Can you tell us more about NATA and what it aims to achieve?

NATA is a new UK scientific institute focusing on accelerating development of novel nucleic acid therapeutics, which will support state-of-the-art interdisciplinary research to solve cross-cutting scientific and technical barriers to nucleic acid drug development and delivery, through establishment of a NATA infrastructure hub and building partnerships and consortia to focus on a series of major nucleic acid therapeutics research challenges.

The Medical Research Council (MRC), as part of UK Research and Innovation (UKRI), is investing an initial £30m over four years to establish NATA and its scientific programmes. It is supported by an independent scientific advisory board of international experts from academia, industry, and the investor community and aims to become an internationally recognised research institute and major UK national infrastructure research facility.

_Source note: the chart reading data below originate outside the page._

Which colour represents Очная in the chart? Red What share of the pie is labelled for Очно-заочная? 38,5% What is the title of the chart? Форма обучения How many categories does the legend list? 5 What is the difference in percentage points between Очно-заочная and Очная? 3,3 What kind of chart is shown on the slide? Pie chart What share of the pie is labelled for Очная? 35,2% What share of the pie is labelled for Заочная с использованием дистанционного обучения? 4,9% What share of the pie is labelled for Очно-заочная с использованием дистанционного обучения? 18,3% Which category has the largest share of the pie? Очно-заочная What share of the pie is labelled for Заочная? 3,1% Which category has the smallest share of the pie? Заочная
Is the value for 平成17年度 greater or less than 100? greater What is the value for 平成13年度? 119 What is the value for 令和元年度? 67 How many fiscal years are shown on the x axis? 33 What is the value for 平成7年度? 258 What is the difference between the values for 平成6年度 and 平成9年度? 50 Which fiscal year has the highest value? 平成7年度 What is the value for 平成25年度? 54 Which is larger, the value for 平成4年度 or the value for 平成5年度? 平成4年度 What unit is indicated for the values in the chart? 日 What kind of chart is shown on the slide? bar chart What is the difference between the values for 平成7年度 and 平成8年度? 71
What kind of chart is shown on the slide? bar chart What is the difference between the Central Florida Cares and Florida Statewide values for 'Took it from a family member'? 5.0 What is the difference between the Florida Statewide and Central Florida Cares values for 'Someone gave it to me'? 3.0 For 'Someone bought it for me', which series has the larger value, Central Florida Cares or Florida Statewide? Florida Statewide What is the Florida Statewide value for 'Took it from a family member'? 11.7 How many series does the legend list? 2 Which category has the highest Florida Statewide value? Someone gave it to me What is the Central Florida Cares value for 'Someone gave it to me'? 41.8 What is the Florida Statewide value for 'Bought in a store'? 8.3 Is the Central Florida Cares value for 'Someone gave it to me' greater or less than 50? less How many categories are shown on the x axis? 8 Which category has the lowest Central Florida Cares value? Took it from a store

The NATA is based at Harwell Campus, just outside Oxford, UK. It’s an excellent location as Harwell is a huge 710 acre research campus comprising commercial science and research clusters in life sciences and physical sciences. It is internationally renowned for innovation, high technology industry, and research. It is very well placed within the UK, as Oxfordshire has one of Europe’s most successful life sciences clusters with a track record in establishing and attracting world leading life sciences businesses. Oxfordshire is part of the UK’s "Golden Triangle," forming an area of significant economic growth and expertise in life sciences and health, alongside those of Cambridge and London. More information is available here.

What gene therapy technologies does NATA focus on?

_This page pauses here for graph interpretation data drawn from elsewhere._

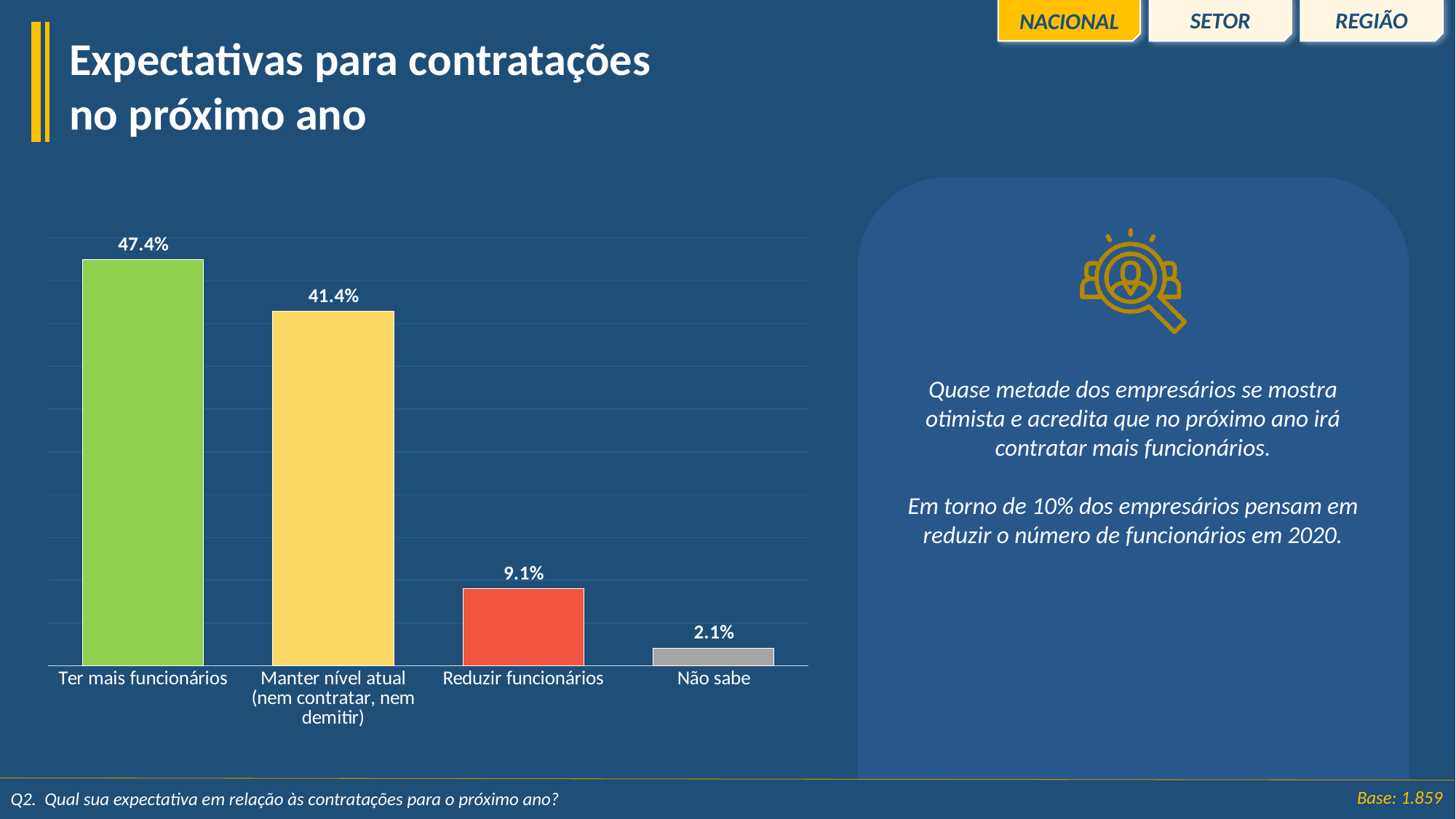
What colour is the bar for 'Reduzir funcionários'? Red What is the value for 'Não sabe'? 2.1% What is the value for 'Reduzir funcionários'? 9.1% What kind of chart is shown on the slide? Bar chart What is the difference between 'Reduzir funcionários' and 'Não sabe'? 7.0% What is the difference between 'Ter mais funcionários' and 'Manter nível atual (nem contratar, nem demitir)'? 6.0% What is the value for 'Manter nível atual (nem contratar, nem demitir)'? 41.4% Which category has the highest value? Ter mais funcionários How many categories are shown in the chart? 4 Which category has the lowest value? Não sabe Which is larger: 'Reduzir funcionários' or 'Não sabe'? Reduzir funcionários What is the value for 'Ter mais funcionários'? 47.4%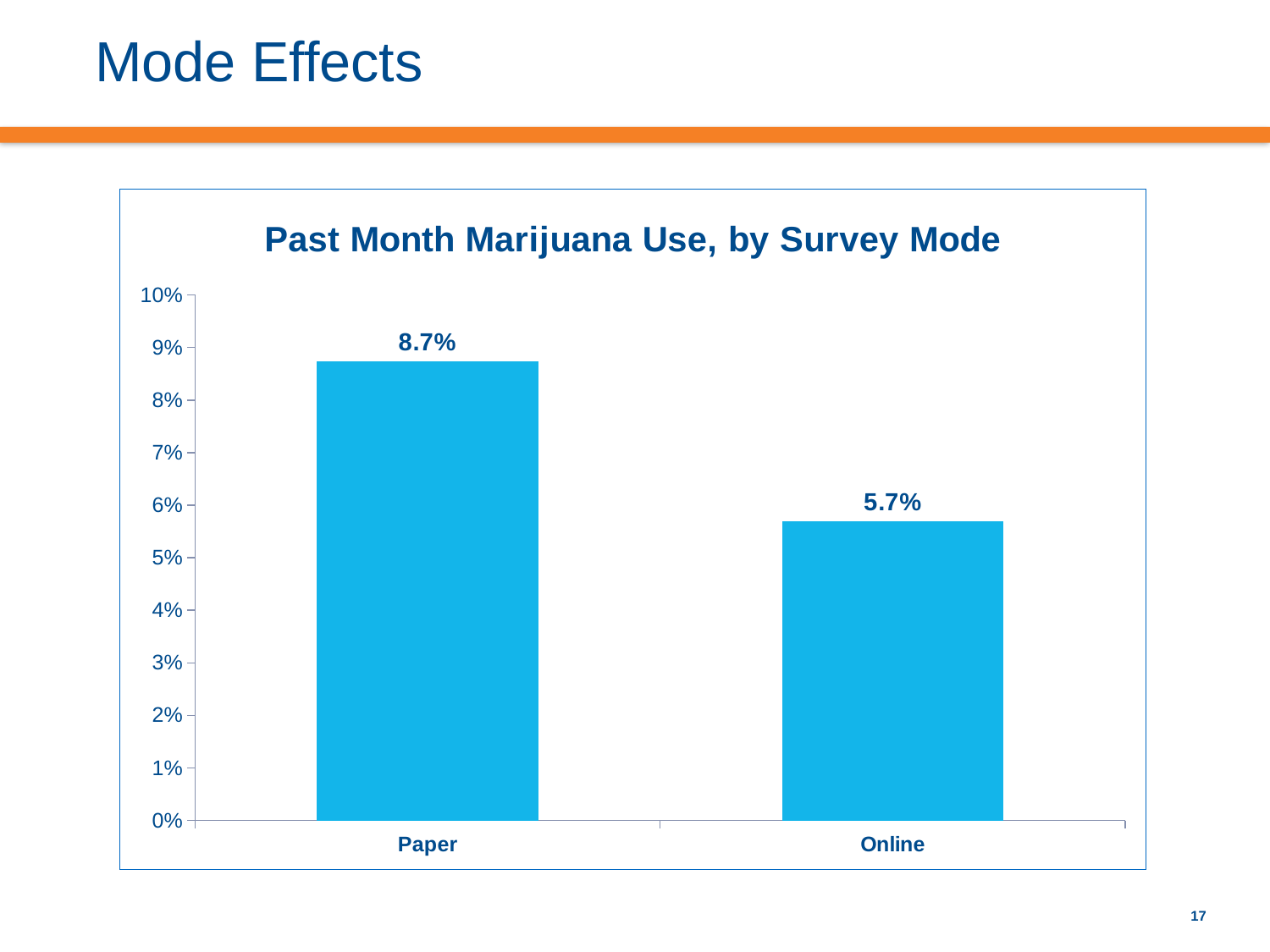
What is the past month marijuana use value for the Paper survey mode? 8.7% What kind of chart is shown on the slide? bar chart Is the value for Paper greater or less than 8%? greater What is the maximum value shown on the vertical axis? 10% Which is larger, the value for Paper or the value for Online? Paper What is the difference between the Paper and Online values? 3.0% Is the value for Online greater or less than 6%? less What is the title of the chart? Past Month Marijuana Use, by Survey Mode Which survey mode has the highest past month marijuana use? Paper How many survey modes are shown on the chart? 2 Which survey mode has the lowest past month marijuana use? Online What is the past month marijuana use value for the Online survey mode? 5.7%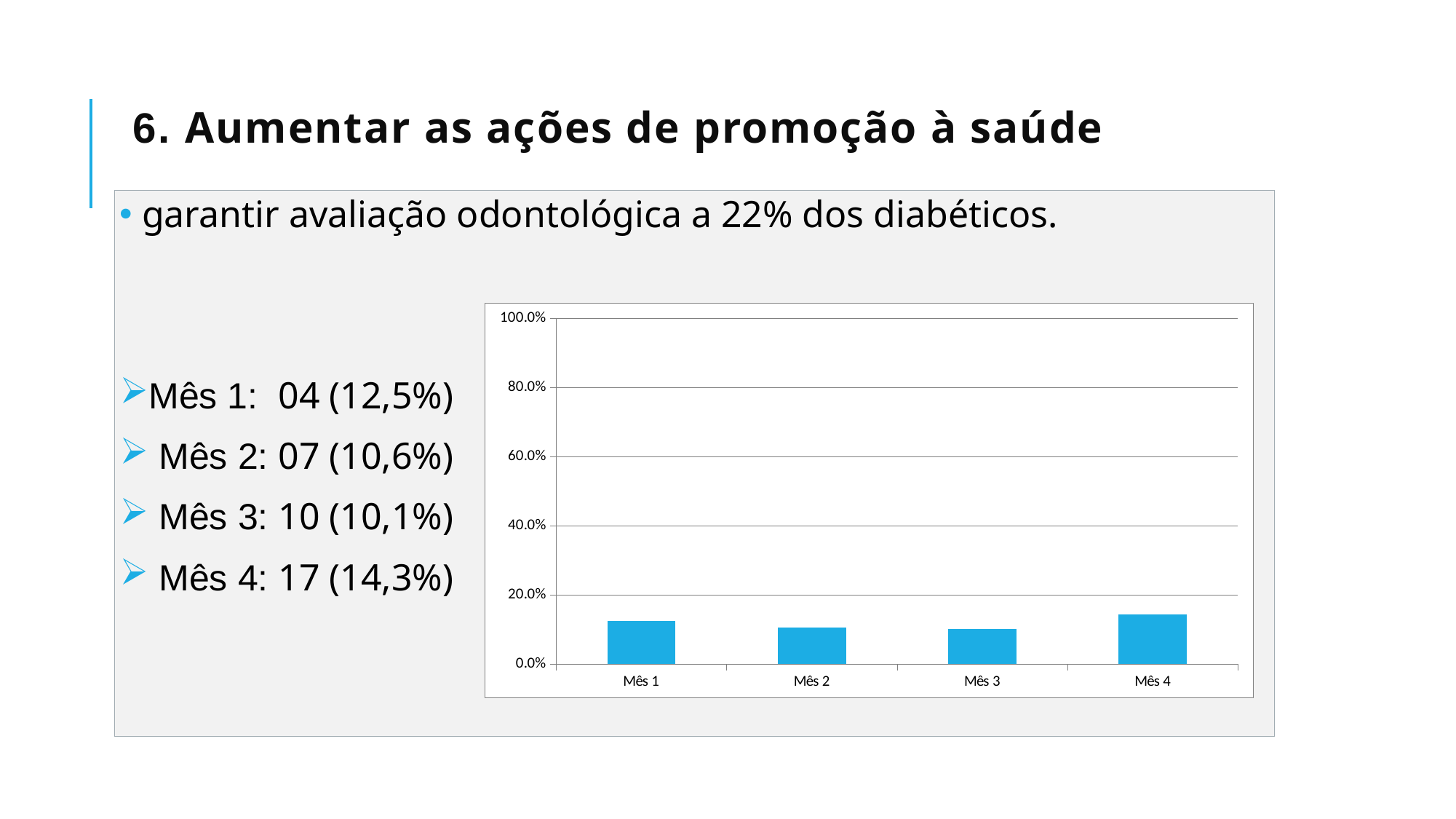
What kind of chart is shown on the slide? bar chart According to the slide, what percentage is shown for Mês 4? 14,3% Is the value for Mês 4 greater or less than 20%? less What colour are the bars in the chart? blue What is the highest value shown on the y axis of the chart? 100.0% How many categories (months) are shown on the x axis of the chart? 4 Which month has the highest bar in the chart? Mês 4 Which is larger, the bar for Mês 1 or the bar for Mês 3? Mês 1 Which is larger, the bar for Mês 1 or the bar for Mês 4? Mês 4 According to the slide, what percentage is shown for Mês 2? 10,6% According to the slide, what percentage is shown for Mês 1? 12,5% Is the value for Mês 1 greater or less than 20%? less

NATA has an exclusive focus on non-viral nucleic acid therapeutics (i.e. oligonucleotide, RNAi, miRNA, mRNA etc). In particular, there is a focus on some of the major barriers to success for this therapeutic class including delivery and targeting to specific organs/tissues, and manufacturing, and working on innovative solutions to these barriers. As a national UK facility, it was important for NATA to contribute to work to develop anti-viral therapies for COVID-19. Successful work had been done previously to develop anti-viral nucleic acid therapies, including for SARS-1, and therefore this provided a solid platform to develop an anti-viral for COVID-19. Work is being done with teams at Oxford and the Crick Institute in London.

Finally, what is your vision for gene therapy and its future in the clinic?

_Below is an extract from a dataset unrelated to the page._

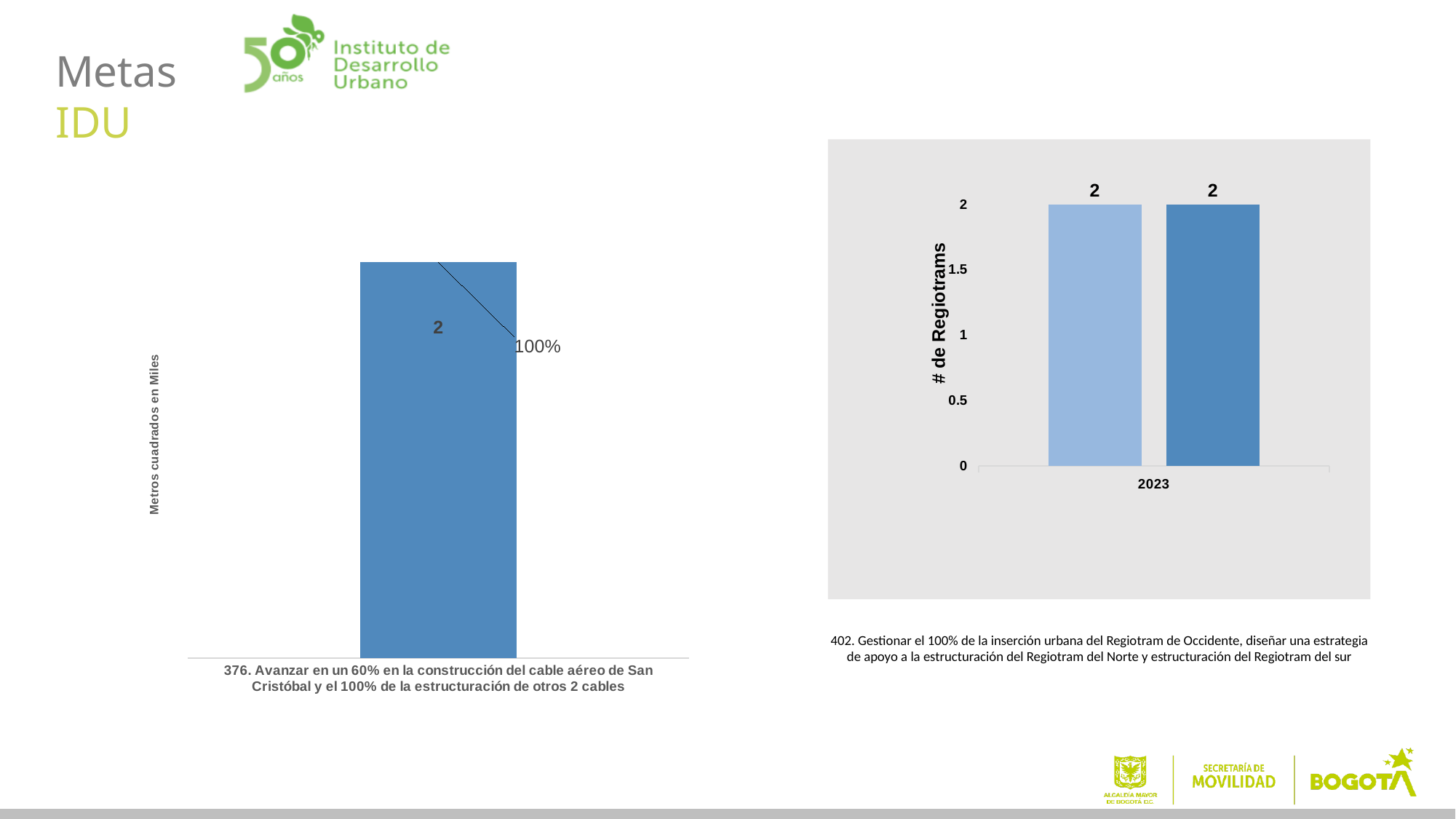
On the right chart, what is the value of the light blue bar for 2023? 2 What kind of chart is the right chart? bar chart On the right chart, what is the value of the dark blue bar for 2023? 2 On the left chart, what value is printed on the bar for meta 376? 2 On the left chart, what is the y-axis title? Metros cuadrados en Miles On the left chart, what percentage is shown next to the bar? 100% On the right chart, is the value of the dark blue bar greater or less than 1? greater What kind of chart is the left chart? bar chart On the left chart, how many bars are plotted? 1 On the right chart, what is the difference between the light blue bar and the dark blue bar? 0 On the right chart, what is the y-axis title? # de Regiotrams On the right chart, how many bars are plotted for 2023? 2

While much of the current focus for gene and nucleic acid therapy is on genetically well-defined rare diseases the future vision is for these therapies to be available for the common diseases which are major causes of morbidity and mortality including cancer, heart disease, and dementia. This will require that nucleic acid therapies can be manufactured in high volumes and are cost-effective, and therefore manufacturing innovations to make this possible are essential. Safety is also crucial, and an increasing ability to target these drugs effectively to only the cells and tissues of interest will provide the precision medicines of the future – precision in terms of delivery as well as in terms of genetic target.

Dr. Mulholland is a postdoctoral research scientist in cancer genetics and Junior Research Fellow (Somerville College) at the University of Oxford. He is a member of the ASGCT Communications Committee.